● EXCERPTED PASSAGE:
•••••
The Woman-Friendly Sexists Of The Left 

Just as their are smart racists, there are smart sexists. Their well established tactic is to encourage women to believe that their ability to give birth confers special qualities: women as a gender are better human beings, more loving, more tolerant, more caring, more peaceful and considerate of life. This suggestion implies, on the one hand, that men don’t have to learn these qualities, and that women, on the other hand, should keep their distance from “male” (as defined by men) qualities. Many women let themselves be drugged by this narcotic, so that they don’t have to accept and change their real position as unequal, dependent, exploited and humiliated beings. 

The radical left variation of this smart sexism is the romanticization of reproduction as a domain of subjectivity, a sort of enclave which so far hasn’t been demolished by the order and rationalism of capitalism. This variant of “woman-friendly” sexism denies the dependency-creating, isolating, obtuse, monotonous, and neurotic character of domestic work. This kind of work consists for the most part of endlessly repeated activities, “Sisyphus” work. The cleaned plates are used, get dirty, have to be cleaned again and so on ad nauseam. The floor’s cleaned, it’s walked over, get dirty again, has to be cleaned, and on and on. 

The lie, or self-deception, of these left sexists is exposed by their fantasy images. They demand, at the most, a socialization of these activities by the man, either privately or collectively. In his fantasies, the male revolutionary does not see himself washing the dishes, doing the laundry or cleaning toilets. If he has to do these kinds of necessary duties at all, he does them with aversion, as a duty or concession (often forced to it by female housemates). But in his revolutionary theory, although these nasty tasks are left automatically to women, the left man manages, through a kind of revolutionary magic, to transform the unpleasant character of domestic chores into a thoroughly humanizing activity.
•••••
● SUPPLIED DATA:

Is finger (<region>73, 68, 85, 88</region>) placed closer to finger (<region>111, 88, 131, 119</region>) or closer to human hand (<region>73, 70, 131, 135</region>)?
•••••
● WORK TO BE COMPLETED: Condense the paragraph in the passage on left-wing sexism that begins "The radical left variation" into a short bulleted list of its main points.

● FINAL RESULT:
- The radical left version of smart sexism romanticizes reproduction as a domain of subjectivity, an enclave not yet demolished by capitalism's order and rationalism.
- This "woman-friendly" sexism denies that domestic work is dependency-creating, isolating, obtuse, monotonous, and neurotic.
- Domestic work consists mostly of endlessly repeated "Sisyphus" work. Plates are cleaned, used, and dirtied again, and floors are cleaned, walked over, and dirtied again.